Mit anderen Worten: ein Unternehmer bewegt sich also entgegen § 14 BGB-InfoV keineswegs auf der sicheren Seite, wenn er die Musterwiderrufsbelehrung verwendet.
Damit schließt sich das LG Koblenz der LG Halle an und wendet sich gegen eine Entscheidung des LG Münster, das von der Verbindlichkeit der Musterwiderrufsbelehrung ausging.
Weiteres findet man in der Pressemitteilung des LG Koblenz sowie auf der Seite von Rechtsanwalt Schiller.
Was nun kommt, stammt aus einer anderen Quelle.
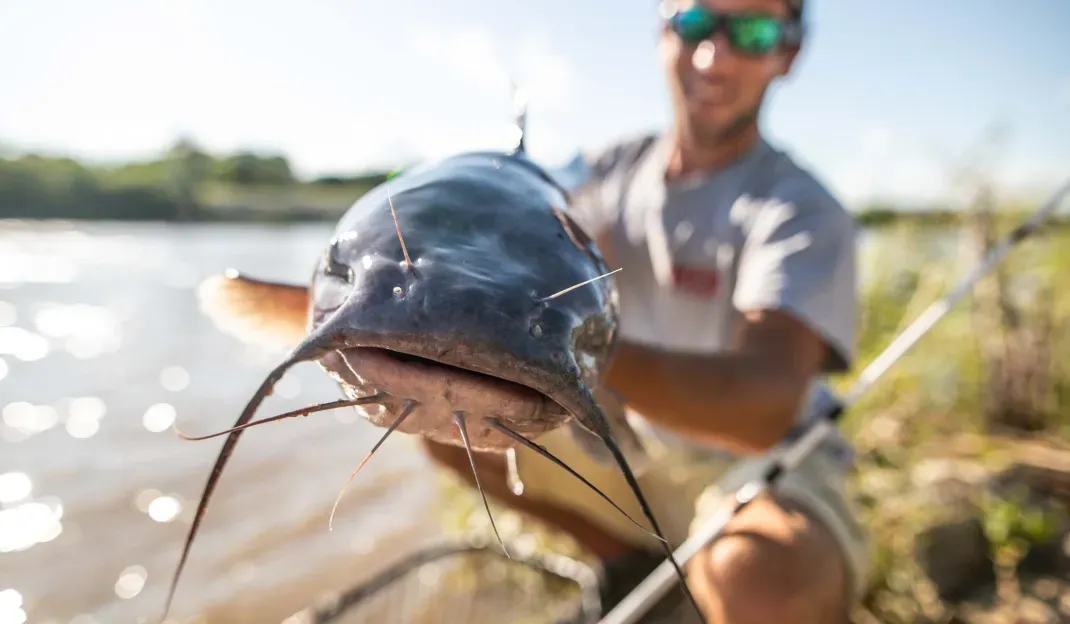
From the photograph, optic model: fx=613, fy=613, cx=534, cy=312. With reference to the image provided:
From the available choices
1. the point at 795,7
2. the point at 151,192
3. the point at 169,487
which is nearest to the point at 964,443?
the point at 795,7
Danke für die Wiedergabe des von mir erstrittenen Urteils. Ich bitte aber die Schreibweise meines Namens zu beachten.
Grüße aus Berlin
Jochim C. Schiller
Oh, Verzeihung – wird natürlich sofort korrigiert.
Auch meiner Auffassung nach ist das Urteil aus Koblenz richtig. Die BGB-InfoV ist rechtswidrig. Die Masuch-These vom Gesetzrang ist unzutreffend, dies ergibt sich schon unmittelbar aus dem Änderungsgesetz.
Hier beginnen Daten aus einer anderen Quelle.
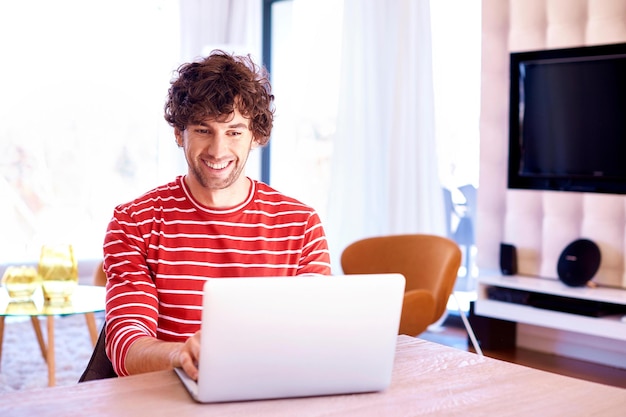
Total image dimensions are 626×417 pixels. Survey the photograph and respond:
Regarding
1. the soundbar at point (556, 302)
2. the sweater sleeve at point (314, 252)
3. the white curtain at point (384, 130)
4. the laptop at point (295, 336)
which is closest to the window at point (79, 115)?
the white curtain at point (384, 130)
Dennoch plädiere ich für einen Schutz der Unternehmer bereits auf Primärebene, so dass nicht jedes Geschäft rückabgewickelt werden kann. Zugunsten der Unternehmer bestehen meiner Ansicht nach auch Amtshaftungsansprüche. Veröffentlicht habe ich zu diesen Fragen in der VuR 2006. Eine Zusammenfassung meiner Einschätzungen zu den aktuellen Fragen zum Belehrungsrecht findet sich auf meiner Seite http://www.belehrungsrecht.de.
Ein Rückabwicklung sämtlicher Geschäfte kommt wegen des Verwirkungsaspekts jedoch auf keinen Fall in Frage. Ich meine allerdings, dass sich die Verwirkungsfrage an der regelmäßigen Verjährung orientieren muss.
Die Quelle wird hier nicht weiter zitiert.